* _Input records_:
----

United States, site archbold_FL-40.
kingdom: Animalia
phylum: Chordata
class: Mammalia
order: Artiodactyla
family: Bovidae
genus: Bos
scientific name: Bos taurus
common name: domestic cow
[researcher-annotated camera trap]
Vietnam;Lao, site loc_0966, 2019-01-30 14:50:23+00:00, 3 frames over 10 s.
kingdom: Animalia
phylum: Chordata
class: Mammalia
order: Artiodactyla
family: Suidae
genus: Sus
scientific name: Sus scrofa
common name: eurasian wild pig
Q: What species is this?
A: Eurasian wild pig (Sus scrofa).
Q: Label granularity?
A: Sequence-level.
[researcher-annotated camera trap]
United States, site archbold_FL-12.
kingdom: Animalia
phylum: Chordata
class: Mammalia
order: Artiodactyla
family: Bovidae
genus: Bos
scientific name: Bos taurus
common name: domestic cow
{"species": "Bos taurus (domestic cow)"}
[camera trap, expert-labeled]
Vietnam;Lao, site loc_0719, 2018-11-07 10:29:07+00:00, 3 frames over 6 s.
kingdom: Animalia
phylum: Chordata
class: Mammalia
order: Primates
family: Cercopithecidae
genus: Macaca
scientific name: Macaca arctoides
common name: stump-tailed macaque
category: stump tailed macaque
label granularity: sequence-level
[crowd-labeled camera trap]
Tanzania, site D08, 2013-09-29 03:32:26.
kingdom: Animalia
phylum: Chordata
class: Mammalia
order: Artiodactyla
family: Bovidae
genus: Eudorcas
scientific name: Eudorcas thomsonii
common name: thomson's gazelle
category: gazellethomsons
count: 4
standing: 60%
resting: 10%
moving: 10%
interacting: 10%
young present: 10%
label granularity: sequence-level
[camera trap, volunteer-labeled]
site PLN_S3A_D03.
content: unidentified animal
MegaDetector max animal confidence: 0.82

----

* _Exercise aim_:
Could you write out, exactly as they stand, only the lines above that begin at the line with "A: Eurasian wild pig (Sus scrofa)." and stop after the line with "Vietnam;Lao, site loc_0719, 2018-11-07"?

* _Task result_:
A: Eurasian wild pig (Sus scrofa).
Q: Label granularity?
A: Sequence-level.
[researcher-annotated camera trap]
United States, site archbold_FL-12.
kingdom: Animalia
phylum: Chordata
class: Mammalia
order: Artiodactyla
family: Bovidae
genus: Bos
scientific name: Bos taurus
common name: domestic cow
{"species": "Bos taurus (domestic cow)"}
[camera trap, expert-labeled]
Vietnam;Lao, site loc_0719, 2018-11-07 10:29:07+00:00, 3 frames over 6 s.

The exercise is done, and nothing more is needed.